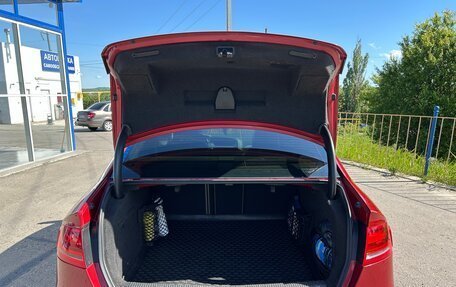 Audi A4, 2008 год, 880 000 рублей, 30 фотография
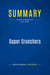 Summary: Super Crunchers : Review and Analysis of Ayres' Book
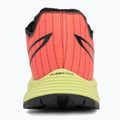 Pánske bežecké topánky Merrell MTL Long Sky 2 Matryx mantis 6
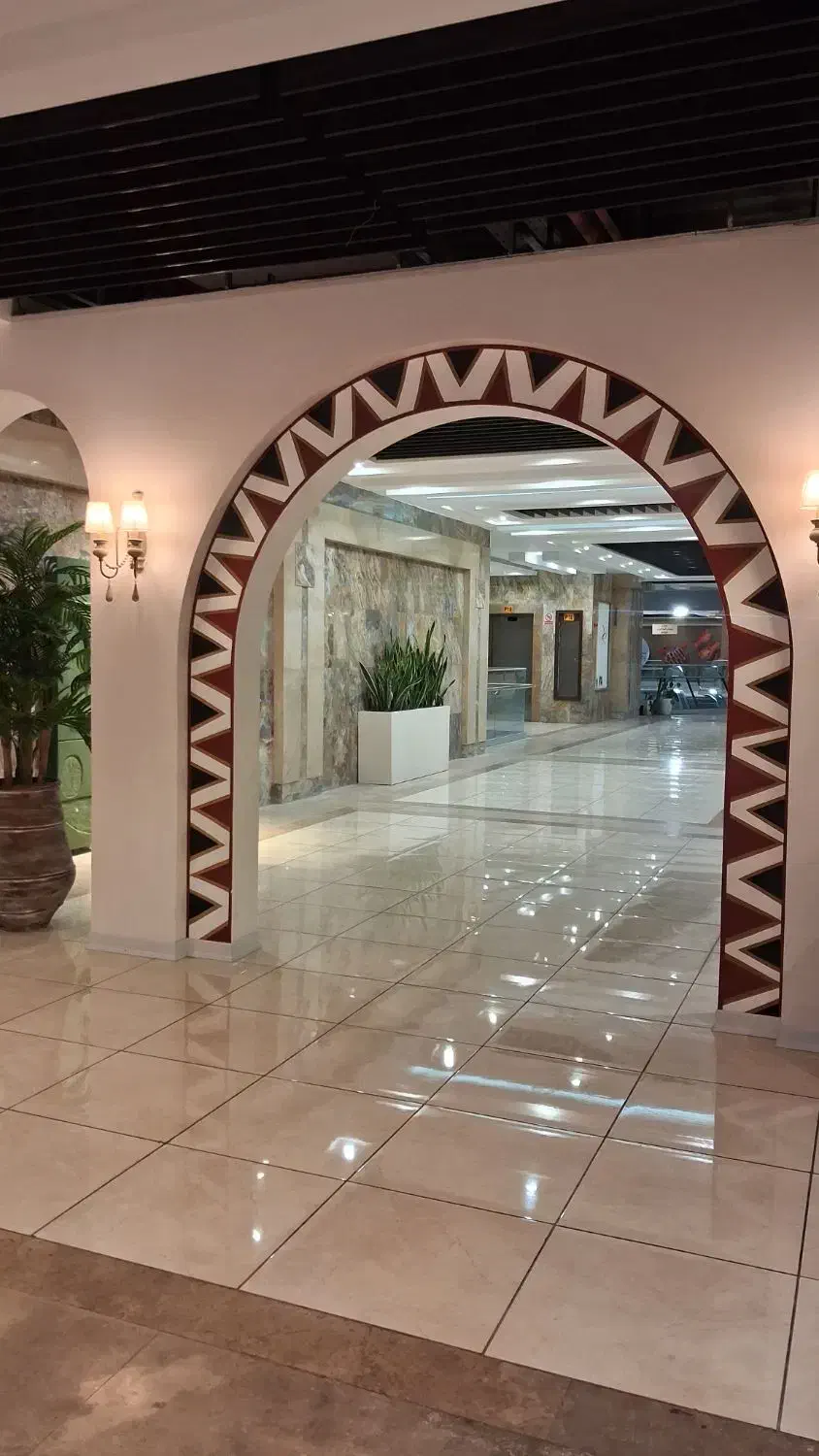 باریستا ماهر|استخدام خدمات فروشگاه و رستوران|قزوین, |دیوار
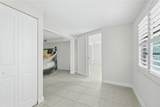 602 Spanish Drive - Photo 19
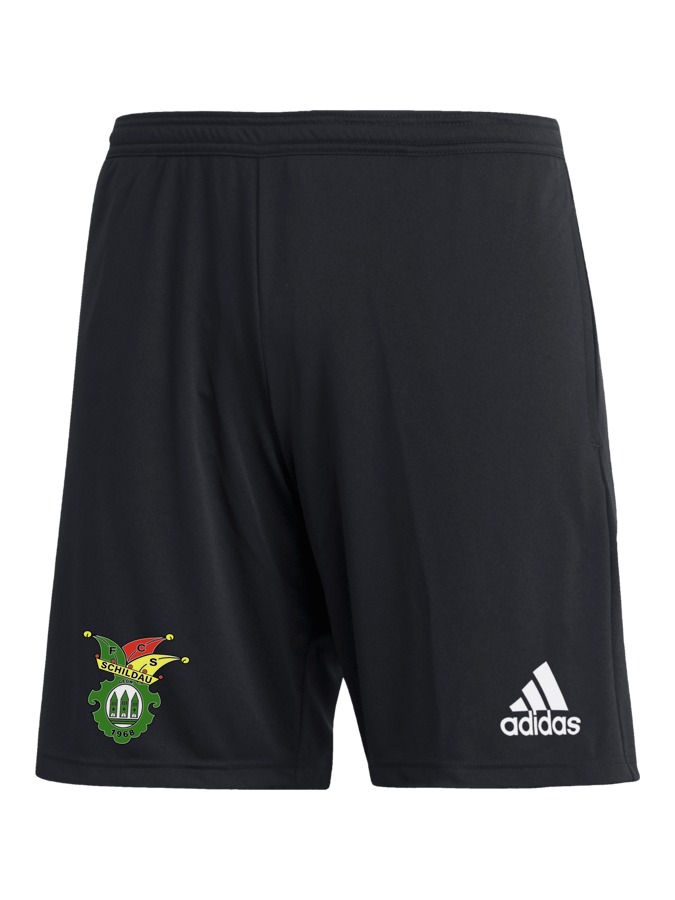 adidas Entrada 22 Trainingsshorts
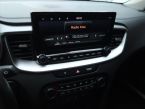 Kia Cee'd - fotka číslo 11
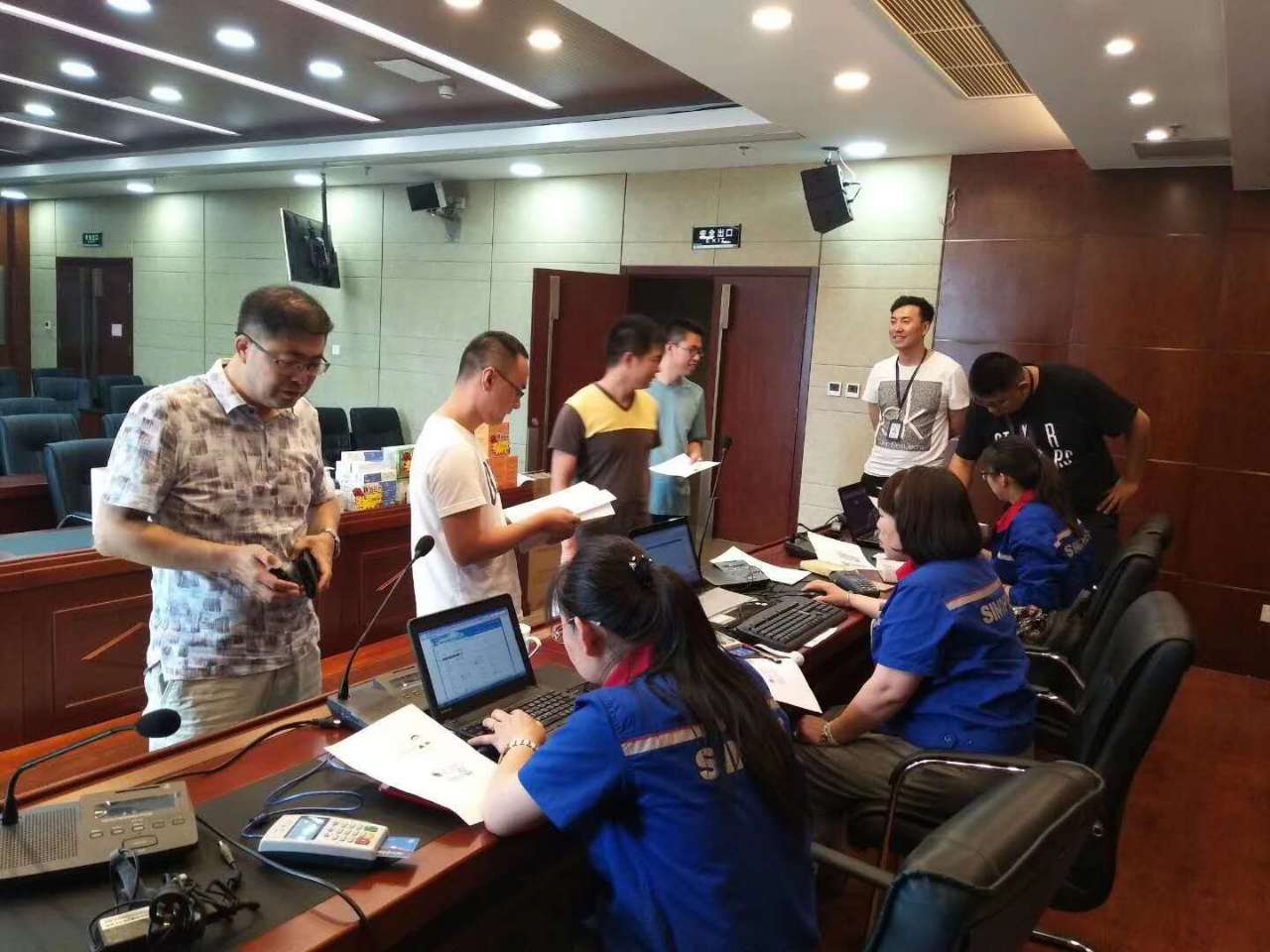 hahabet|哈哈体育星辰大海官方网站-梦想从这里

####

#### Exercise objective
Copy the text of every entry above word for word, without the pictures.

#### Exercise answer
 Audi A4, 2008 год, 880 000 рублей, 30 фотография
 Summary: Super Crunchers : Review and Analysis of Ayres' Book
 Pánske bežecké topánky Merrell MTL Long Sky 2 Matryx mantis 6
 باریستا ماهر|استخدام خدمات فروشگاه و رستوران|قزوین, |دیوار
 602 Spanish Drive - Photo 19
 adidas Entrada 22 Trainingsshorts
 Kia Cee'd - fotka číslo 11
 hahabet|哈哈体育星辰大海官方网站-梦想从这里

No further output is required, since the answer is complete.